Image-text web data:
========
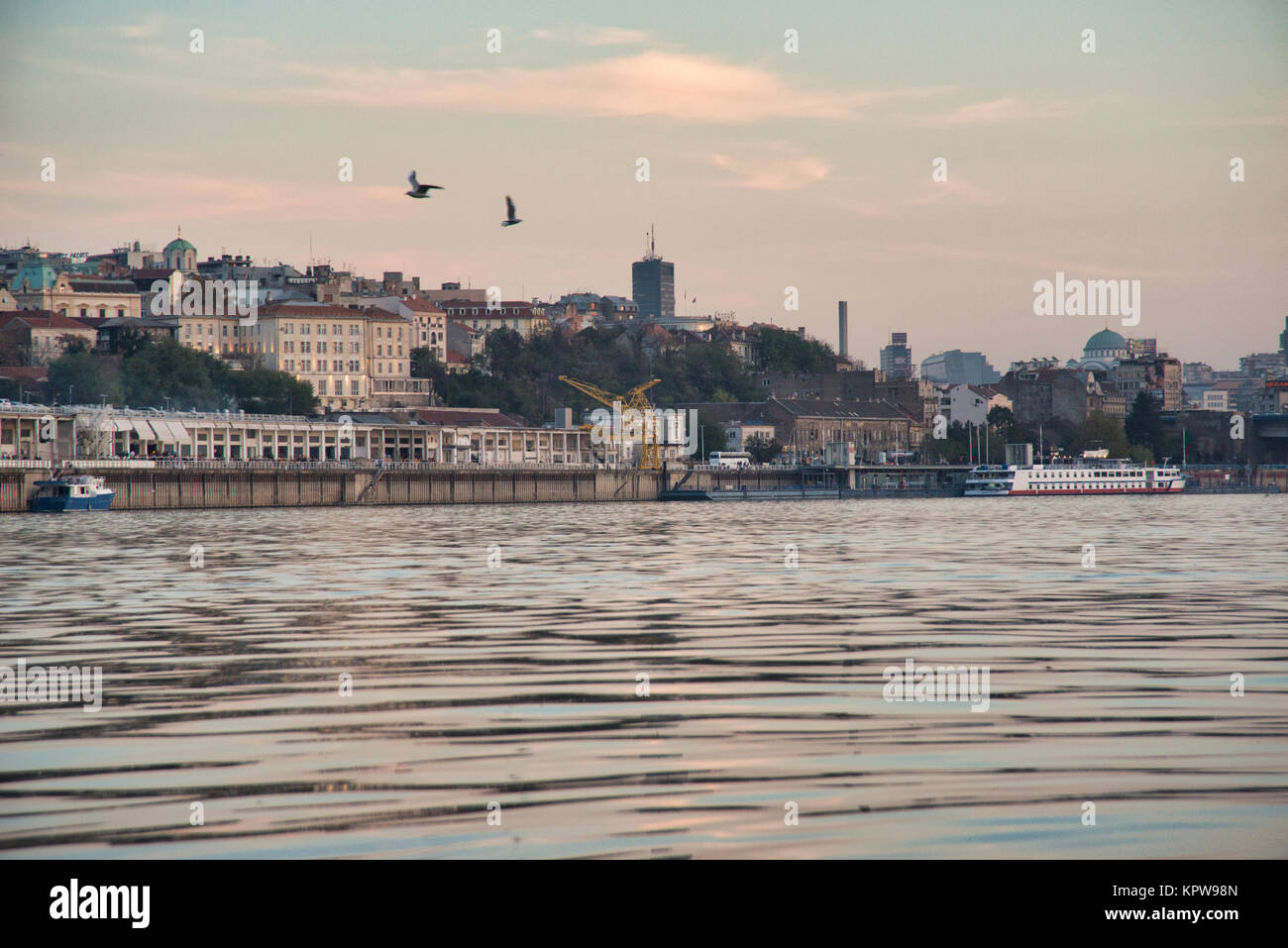 the river Danube with the inner city of Belgrade, Serbia - Stock Image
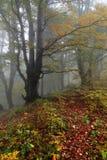 Enorma berg med frostad dimma för dimmig skog som täcker dalen i solbelyst under soluppgång alpin arkivbild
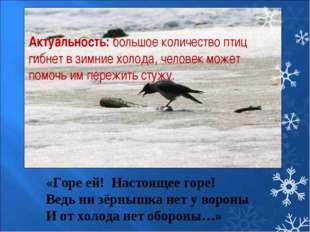 Актуальность:большое количество птиц гибнет в зимние холода, человек может п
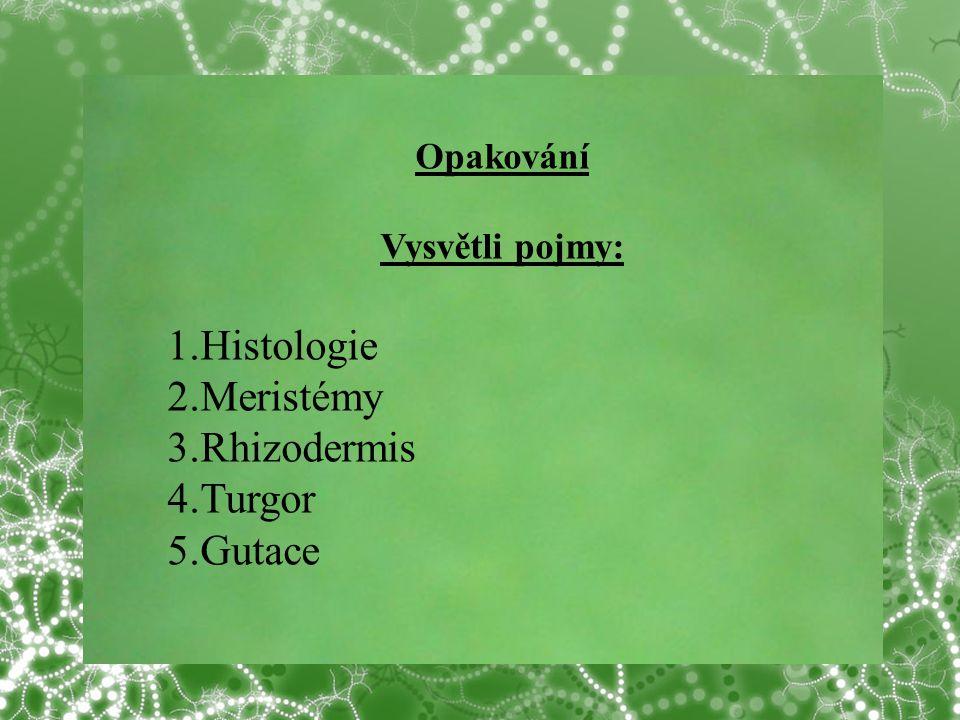 © Letohradské soukromé gymnázium o.p.s. Opakování Vysvětli pojmy: 1.Histologie 2.Meristémy 3.Rhizodermis 4.Turgor 5.Gutace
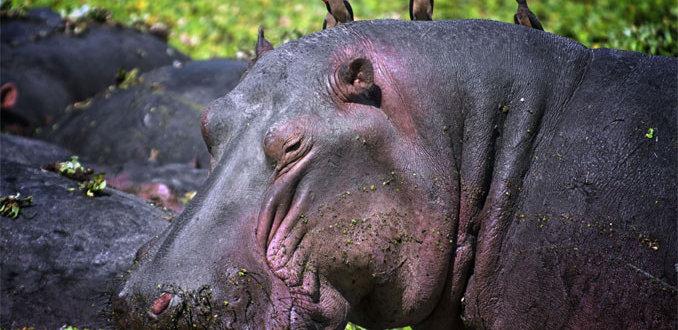 4 dieren die je moet zien voordat ze uitsterven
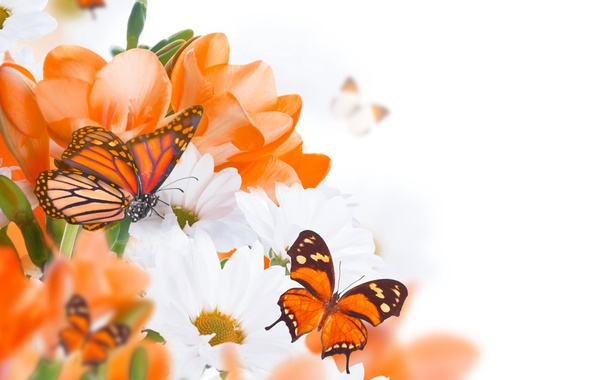 Picture butterfly, flowers, buds, twigs, white chrysanthemums, orange flowers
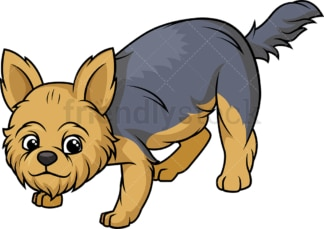 Yorkshire terrier sniffing. PNG - JPG and vector EPS (infinitely scalable).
========
● **Exercise details**: Word for word, restate the lines from the line containing "4 dieren die" through the end of the data, including the first and last of them. Pictures stay out.

● **Result**:
 4 dieren die je moet zien voordat ze uitsterven
 Picture butterfly, flowers, buds, twigs, white chrysanthemums, orange flowers
 Yorkshire terrier sniffing. PNG - JPG and vector EPS (infinitely scalable).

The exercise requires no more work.